Transactions that fall under the Vifo Act have a notification requirement and may not be closed until the BTI has given approval. Until then, a standstill obligation applies. The filing is submitted to the BTI on the basis of a notification form. The notification form, which companies must use to report their transaction to the BTI, is attached to the Decree on security screening of investments, mergers and acquisitions (only available in Dutch) and may be altered from time to time.

BTI’s review proceeds in two phases: the screening phase and the review phase. Upon receiving a notification, the Minister will initially conduct a high-level screening to determine if there is a risk to national security and whether a review phase is necessary.
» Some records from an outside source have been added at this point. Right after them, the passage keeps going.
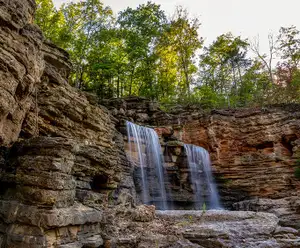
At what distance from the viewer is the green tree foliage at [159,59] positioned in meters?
21.5

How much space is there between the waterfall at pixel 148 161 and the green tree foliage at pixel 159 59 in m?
7.80

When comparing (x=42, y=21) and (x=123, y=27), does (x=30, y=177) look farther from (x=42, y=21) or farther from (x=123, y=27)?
(x=123, y=27)

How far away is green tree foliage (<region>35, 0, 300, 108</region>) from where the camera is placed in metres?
21.5

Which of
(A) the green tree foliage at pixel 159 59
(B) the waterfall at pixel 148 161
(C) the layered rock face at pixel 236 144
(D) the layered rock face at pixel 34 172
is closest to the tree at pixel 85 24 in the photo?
(A) the green tree foliage at pixel 159 59

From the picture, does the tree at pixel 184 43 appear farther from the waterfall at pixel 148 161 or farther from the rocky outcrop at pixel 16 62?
the rocky outcrop at pixel 16 62

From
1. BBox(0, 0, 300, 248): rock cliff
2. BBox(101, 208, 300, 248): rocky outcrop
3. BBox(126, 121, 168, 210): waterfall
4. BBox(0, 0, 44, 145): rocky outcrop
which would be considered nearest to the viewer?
BBox(0, 0, 300, 248): rock cliff

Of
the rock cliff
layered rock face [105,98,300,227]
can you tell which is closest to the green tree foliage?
layered rock face [105,98,300,227]

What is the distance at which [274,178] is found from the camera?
16297mm

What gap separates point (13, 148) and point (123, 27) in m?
22.6

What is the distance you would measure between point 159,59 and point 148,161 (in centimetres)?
1496

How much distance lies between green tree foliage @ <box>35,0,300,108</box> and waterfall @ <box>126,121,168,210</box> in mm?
7800

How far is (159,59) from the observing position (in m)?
26.5

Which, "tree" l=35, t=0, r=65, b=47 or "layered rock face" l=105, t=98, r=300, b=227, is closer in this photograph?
"layered rock face" l=105, t=98, r=300, b=227

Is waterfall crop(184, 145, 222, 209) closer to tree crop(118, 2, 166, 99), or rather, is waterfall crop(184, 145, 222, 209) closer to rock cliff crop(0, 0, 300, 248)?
rock cliff crop(0, 0, 300, 248)
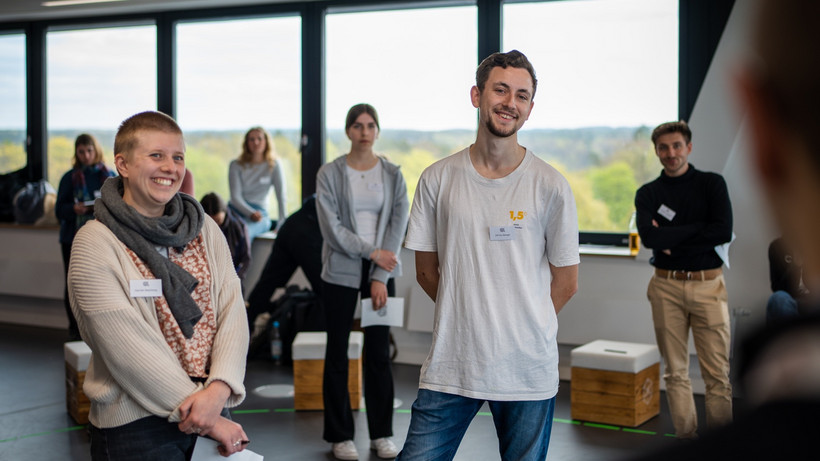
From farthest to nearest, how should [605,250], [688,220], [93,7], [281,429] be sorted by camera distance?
[93,7] → [605,250] → [281,429] → [688,220]

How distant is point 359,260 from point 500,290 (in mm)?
1764

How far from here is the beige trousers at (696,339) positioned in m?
4.30

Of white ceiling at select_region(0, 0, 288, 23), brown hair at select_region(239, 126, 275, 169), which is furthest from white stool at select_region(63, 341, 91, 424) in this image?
white ceiling at select_region(0, 0, 288, 23)

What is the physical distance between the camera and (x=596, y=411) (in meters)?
4.94

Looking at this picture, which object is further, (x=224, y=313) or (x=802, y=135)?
(x=224, y=313)

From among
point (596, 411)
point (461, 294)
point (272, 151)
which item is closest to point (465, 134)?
point (272, 151)

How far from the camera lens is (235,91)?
794 cm

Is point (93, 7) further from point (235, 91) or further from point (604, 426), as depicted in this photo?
point (604, 426)

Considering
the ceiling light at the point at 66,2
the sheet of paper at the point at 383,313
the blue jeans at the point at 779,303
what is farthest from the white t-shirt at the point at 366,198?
the ceiling light at the point at 66,2

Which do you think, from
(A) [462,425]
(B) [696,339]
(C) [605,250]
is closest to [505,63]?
(A) [462,425]

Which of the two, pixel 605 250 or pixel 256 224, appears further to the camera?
pixel 256 224

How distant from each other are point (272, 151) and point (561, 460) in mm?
4167

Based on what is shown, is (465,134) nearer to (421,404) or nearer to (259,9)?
(259,9)

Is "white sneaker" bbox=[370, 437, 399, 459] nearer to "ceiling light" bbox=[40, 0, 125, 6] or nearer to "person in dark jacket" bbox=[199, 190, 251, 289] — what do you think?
"person in dark jacket" bbox=[199, 190, 251, 289]
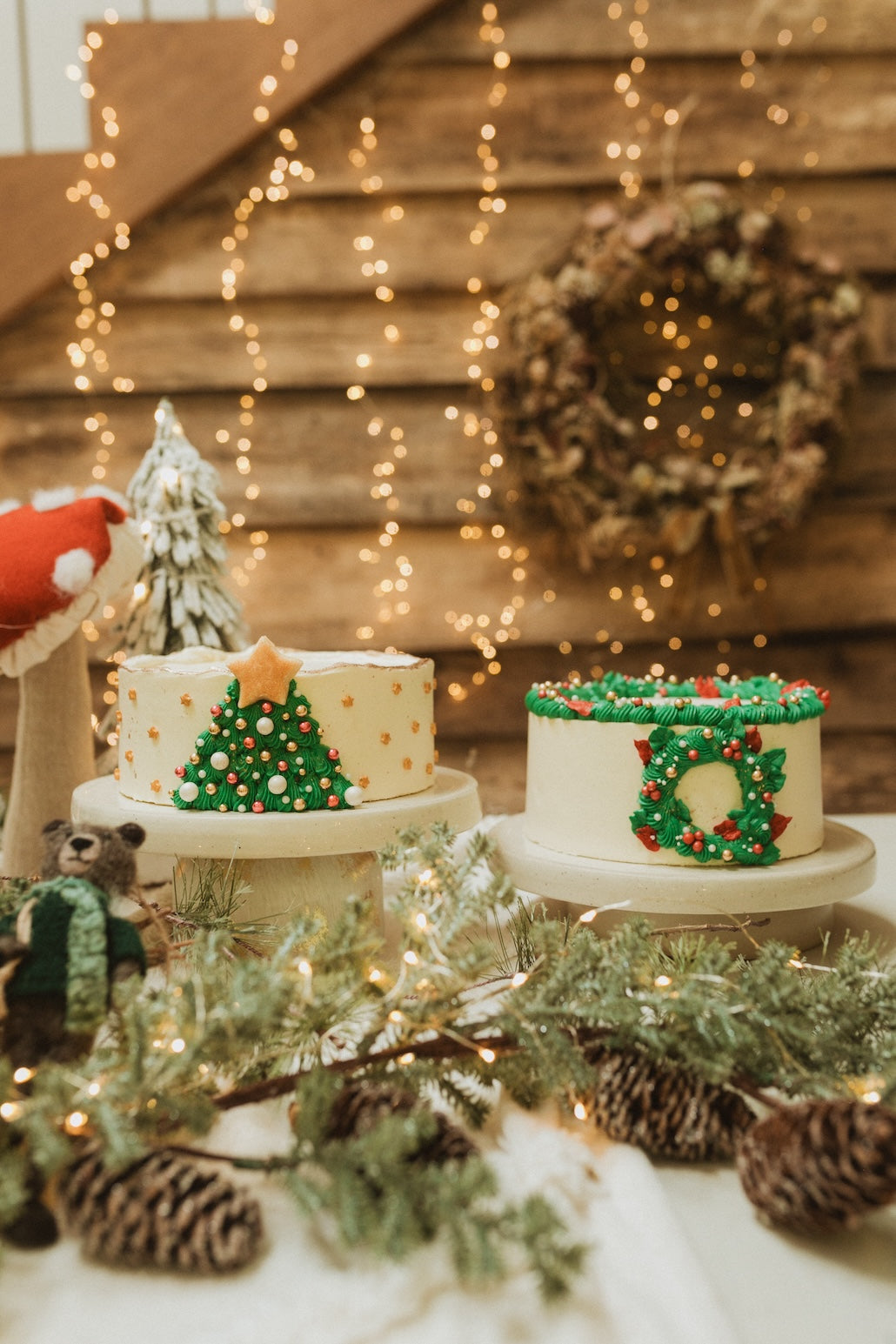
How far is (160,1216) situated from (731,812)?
0.67 m

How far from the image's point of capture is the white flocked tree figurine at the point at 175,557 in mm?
1598

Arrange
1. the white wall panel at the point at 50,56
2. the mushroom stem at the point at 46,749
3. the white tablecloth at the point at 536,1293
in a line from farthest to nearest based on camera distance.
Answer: the white wall panel at the point at 50,56 → the mushroom stem at the point at 46,749 → the white tablecloth at the point at 536,1293

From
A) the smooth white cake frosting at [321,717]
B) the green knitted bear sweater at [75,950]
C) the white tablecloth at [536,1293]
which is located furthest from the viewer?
the smooth white cake frosting at [321,717]

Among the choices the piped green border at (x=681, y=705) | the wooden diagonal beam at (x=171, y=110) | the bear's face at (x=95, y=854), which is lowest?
the bear's face at (x=95, y=854)

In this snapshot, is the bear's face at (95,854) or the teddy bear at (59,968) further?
the bear's face at (95,854)

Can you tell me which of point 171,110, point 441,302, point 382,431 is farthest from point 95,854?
point 171,110

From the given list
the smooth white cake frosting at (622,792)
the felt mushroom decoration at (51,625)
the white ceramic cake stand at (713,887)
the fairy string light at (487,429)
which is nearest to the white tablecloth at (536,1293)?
the white ceramic cake stand at (713,887)

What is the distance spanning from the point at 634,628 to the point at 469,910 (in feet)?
5.81

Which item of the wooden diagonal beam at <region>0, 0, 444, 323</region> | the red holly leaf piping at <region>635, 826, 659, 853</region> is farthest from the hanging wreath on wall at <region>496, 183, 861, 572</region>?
the red holly leaf piping at <region>635, 826, 659, 853</region>

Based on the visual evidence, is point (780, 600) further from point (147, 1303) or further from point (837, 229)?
point (147, 1303)

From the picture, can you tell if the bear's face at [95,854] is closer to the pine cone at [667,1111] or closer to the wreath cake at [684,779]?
the pine cone at [667,1111]

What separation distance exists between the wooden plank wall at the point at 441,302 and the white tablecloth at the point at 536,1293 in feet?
6.03

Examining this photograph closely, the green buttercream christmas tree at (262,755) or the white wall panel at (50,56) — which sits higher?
the white wall panel at (50,56)

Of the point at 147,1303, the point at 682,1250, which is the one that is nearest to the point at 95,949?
the point at 147,1303
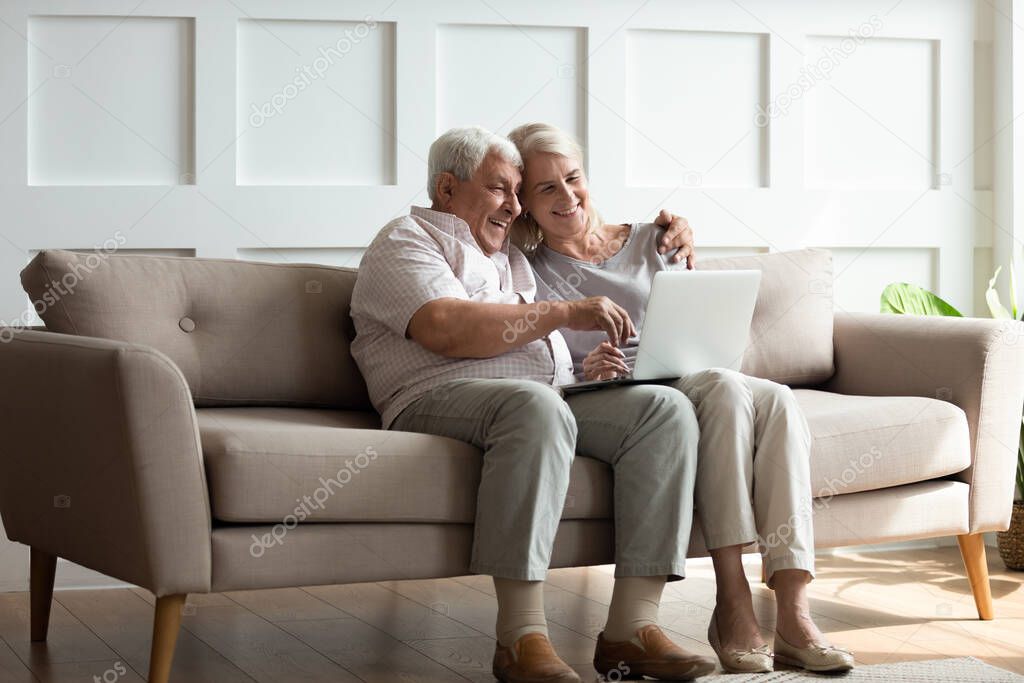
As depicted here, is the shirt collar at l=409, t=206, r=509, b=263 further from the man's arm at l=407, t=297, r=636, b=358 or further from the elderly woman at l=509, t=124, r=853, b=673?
the elderly woman at l=509, t=124, r=853, b=673

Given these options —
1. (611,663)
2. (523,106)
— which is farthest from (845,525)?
(523,106)

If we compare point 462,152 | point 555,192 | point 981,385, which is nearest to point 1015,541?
point 981,385

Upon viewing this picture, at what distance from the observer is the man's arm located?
2.16m

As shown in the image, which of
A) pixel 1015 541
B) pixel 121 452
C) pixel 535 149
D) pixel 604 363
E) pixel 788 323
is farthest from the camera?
pixel 1015 541

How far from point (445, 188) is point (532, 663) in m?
0.95

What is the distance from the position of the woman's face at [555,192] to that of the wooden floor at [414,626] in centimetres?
84

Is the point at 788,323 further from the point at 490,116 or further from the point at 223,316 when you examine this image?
the point at 223,316

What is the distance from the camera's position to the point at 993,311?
3.23 metres

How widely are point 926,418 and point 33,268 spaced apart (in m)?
1.75

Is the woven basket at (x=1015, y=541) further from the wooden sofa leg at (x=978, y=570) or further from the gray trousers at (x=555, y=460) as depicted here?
the gray trousers at (x=555, y=460)

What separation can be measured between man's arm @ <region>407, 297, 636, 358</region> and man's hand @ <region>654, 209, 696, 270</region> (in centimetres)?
48

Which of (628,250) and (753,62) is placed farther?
(753,62)

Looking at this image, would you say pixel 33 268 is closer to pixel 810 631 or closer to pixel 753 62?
pixel 810 631

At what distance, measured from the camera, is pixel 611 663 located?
2.08 m
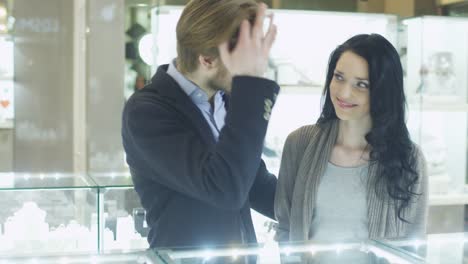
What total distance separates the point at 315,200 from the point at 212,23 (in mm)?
658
In this initial screening the Minister can decide that the transaction is permitted, or if the initial screening indicates that further review is required and the transaction's risk to national security must further be further investigated. With regards to its assessment of the threat to national security, the BTI specifically looks at whether:

  1. the transaction leads to a disruption of the continuity of vital processes;
  2. the preservation of the integrity and exclusivity of knowledge and information with critical or strategic significance for the Netherlands is at risk; and
  3. the transaction leads to unwanted strategic dependence of the Netherlands on other countries.


The timeline of the notification process with the BTI can be visualized as follows: 

The BTI renders a decision in the screening phase within eight weeks. If additional investigation is required, this deadline can be extended by up to six months. The review phase is also subject to an eight-week decision period. That period can also be extended by up to six months. Nevertheless, the period for additional investigation during the screening phase is deducted from that maximum period. Hereby it must be noted that the clock stops if the Minister requests further information from the involved parties during the screening phase or the review phase. An extension by another three months is possible if an investor is established outside the EU and the investment falls under the EU FDI Regulation thresholds.

Possible Outcomes

The BTI may impose certain requirements or conditions to prevent or mitigate risks to national security. At the extreme, if the risks to national security cannot be removed through mitigating measures an acquisition activity can be outright prohibited.

Should an acquisition activity be prohibited, any action to carry out such transaction is rendered null and void. If, despite the prohibition, the transaction is executed, the offending party may face high fines, which can amount up to 10% of the turnover. Moreover, the BTI has the authority to divest the acquired interest from the shareholders and sell them to a third party, or take other necessary actions in alignment with the imposed requirements, acting on behalf of and for the account of the acquirer or target company. The proceeds, if any, must be provided for the benefit of the acquirer.

In exceptional circumstances, the Minister can reassess a concluded transaction, even after having previously issued a positive decision. A reassessment can only be conducted if there is a threat of a serious national security risk in the form of either a potential social disruption with economic, social or physical consequences, or a direct, increased and real threat to Dutch sovereignty. A reassessment can be ordered by the Minister no later than six months after becoming aware of the risk.